Suas tarefas:
**A.** Reproduza o trecho sobre compras sem licitação na pandemia de "Exemplos práticos dão" a "três semanas depois.".
**B.** Segundo o trecho sobre compras sem licitação na pandemia, quanto a Fundação Oswaldo Cruz (Fiocruz) gastou nessas compras?

:: Trecho do documento ::

Para acelerar os processos de compras, em fevereiro o Congresso aprovou lei que dispensa as licitações na aquisição de "bens, serviços e insumos destinados ao enfrentamento da emergência de saúde pública" (Lei nº 13.979). Nesse modelo mais flexível, o governo federal promete fazer compras em dez dias. O Ministério da Economia estima que uma compra de materiais por licitação leva em média 60 dias, prazo considerado longo frente às urgências do momento.
Durante a pandemia da covid-19, a União já gastou, em compras sem licitação, mais de R$ 1 bilhão em máscaras, álcool em gel, sabonete líquido e outros vários equipamentos. Segundo o Ministério da Economia, foram mais de 2 mil operações do tipo, e quem mais gastou nesses moldes foi a Fundação Oswaldo Cruz (Fiocruz), com R$ 436,09 milhões em compras (39,76% do total), seguida pelo Ministério da Saúde, com R$ 231,38 milhões gastos.
Pandemia expõe casos suspeitos
A crise causada pelo novo coronavírus traz consigo uma urgência para compra de equipamentos, contratação de profissionais e outros gastos por parte do poder público. O estado de emergência muitas vezes dispensa as licitações e não raro cria um relaxamento regulatório, por isso o Instituto Ética Saúde (IES) teme que as fraudes aumentem.
A preocupação do IES é que, se as leis de mercado prevalecerem neste momento de crise, talvez prevaleça também uma espécie de "lei da selva". "Oportunistas e predadores estão tendo grandes oportunidades com a longa e difícil cadeia de suprimentos [da saúde]", alerta Sérgio Madeira.
Exemplos práticos dão razão a essa preocupação. A prefeitura de Guarulhos-SP é investigada pelo Ministério Público de Contas do Estado de São Paulo por uma compra suspeita de 300 mil máscaras cirúrgicas descartáveis. Cada unidade custou R$ 6,20 à cidade, enquanto a vizinha São Paulo pagou menos da metade (R$ 3) em compra feita três semanas depois.

:::
:: O material ::

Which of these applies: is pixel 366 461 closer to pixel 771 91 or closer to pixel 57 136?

:::
:: O material ::

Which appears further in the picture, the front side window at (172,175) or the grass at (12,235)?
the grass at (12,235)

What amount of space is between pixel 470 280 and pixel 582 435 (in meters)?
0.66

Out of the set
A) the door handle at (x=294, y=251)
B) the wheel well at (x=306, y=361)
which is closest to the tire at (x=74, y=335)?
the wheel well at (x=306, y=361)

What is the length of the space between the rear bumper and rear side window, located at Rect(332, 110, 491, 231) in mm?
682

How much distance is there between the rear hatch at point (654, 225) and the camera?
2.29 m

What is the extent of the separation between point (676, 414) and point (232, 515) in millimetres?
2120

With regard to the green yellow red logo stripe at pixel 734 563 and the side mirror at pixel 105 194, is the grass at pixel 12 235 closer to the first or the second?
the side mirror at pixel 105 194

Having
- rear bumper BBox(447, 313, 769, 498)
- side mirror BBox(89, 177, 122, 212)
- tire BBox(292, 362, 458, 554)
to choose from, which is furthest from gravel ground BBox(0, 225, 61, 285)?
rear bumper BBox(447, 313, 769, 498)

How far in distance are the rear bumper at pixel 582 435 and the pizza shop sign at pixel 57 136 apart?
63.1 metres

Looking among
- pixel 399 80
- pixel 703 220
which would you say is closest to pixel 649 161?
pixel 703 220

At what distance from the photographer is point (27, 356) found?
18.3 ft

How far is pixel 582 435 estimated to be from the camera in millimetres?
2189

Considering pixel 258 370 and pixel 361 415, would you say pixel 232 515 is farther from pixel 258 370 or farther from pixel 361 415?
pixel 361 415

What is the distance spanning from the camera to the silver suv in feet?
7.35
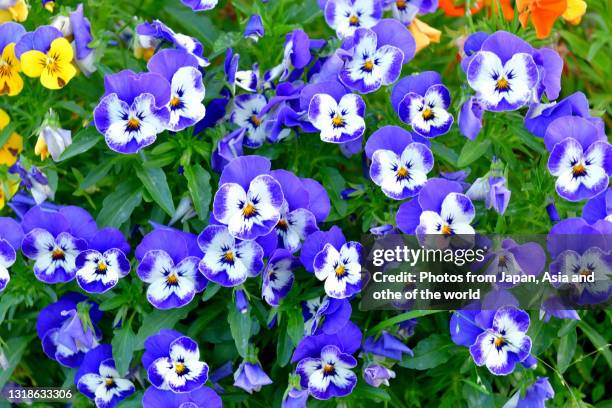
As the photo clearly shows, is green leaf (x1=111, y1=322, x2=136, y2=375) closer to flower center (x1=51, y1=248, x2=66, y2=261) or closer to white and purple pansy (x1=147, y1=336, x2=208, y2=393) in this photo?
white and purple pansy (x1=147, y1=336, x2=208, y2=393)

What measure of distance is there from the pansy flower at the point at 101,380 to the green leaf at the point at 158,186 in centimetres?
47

:::

Respostas escritas:
**A.**
Exemplos práticos dão razão a essa preocupação. A prefeitura de Guarulhos-SP é investigada pelo Ministério Público de Contas do Estado de São Paulo por uma compra suspeita de 300 mil máscaras cirúrgicas descartáveis. Cada unidade custou R$ 6,20 à cidade, enquanto a vizinha São Paulo pagou menos da metade (R$ 3) em compra feita três semanas depois.

**B.** R$ 436,09 milhões (39,76% do total).